*Goal of the exercise*
I'd like the entries reproduced exactly, with the images omitted.

** Opening Provided data block **

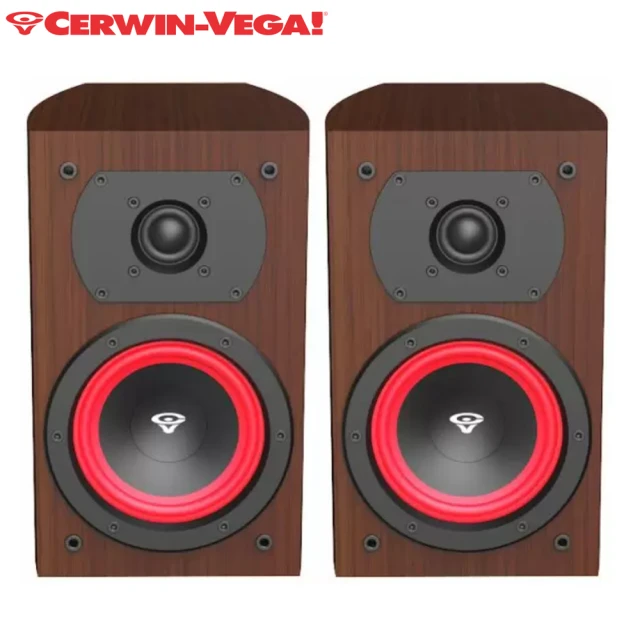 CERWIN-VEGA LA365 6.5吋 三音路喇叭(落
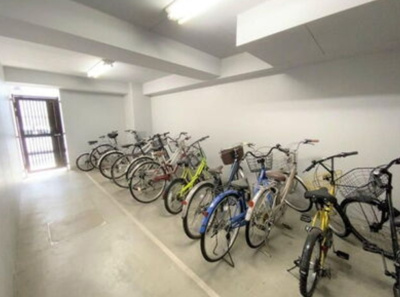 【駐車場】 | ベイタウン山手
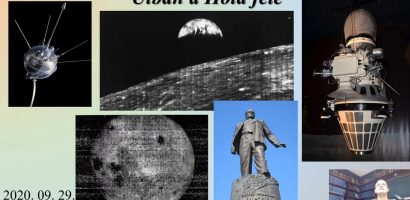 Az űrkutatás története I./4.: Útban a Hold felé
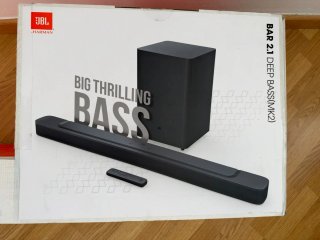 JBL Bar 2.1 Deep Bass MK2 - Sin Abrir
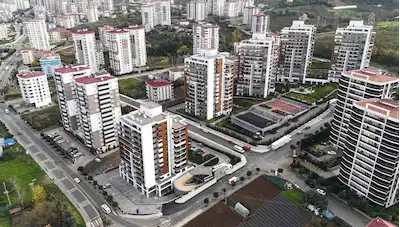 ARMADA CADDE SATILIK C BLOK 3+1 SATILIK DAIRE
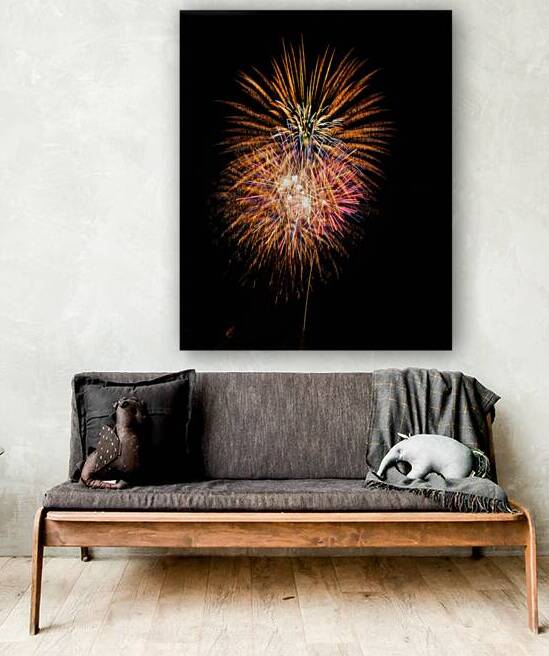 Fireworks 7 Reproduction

** Closing Provided data block **

*Task answer*
 CERWIN-VEGA LA365 6.5吋 三音路喇叭(落
 【駐車場】 | ベイタウン山手
 Az űrkutatás története I./4.: Útban a Hold felé
 JBL Bar 2.1 Deep Bass MK2 - Sin Abrir
 ARMADA CADDE SATILIK C BLOK 3+1 SATILIK DAIRE
 Fireworks 7 Reproduction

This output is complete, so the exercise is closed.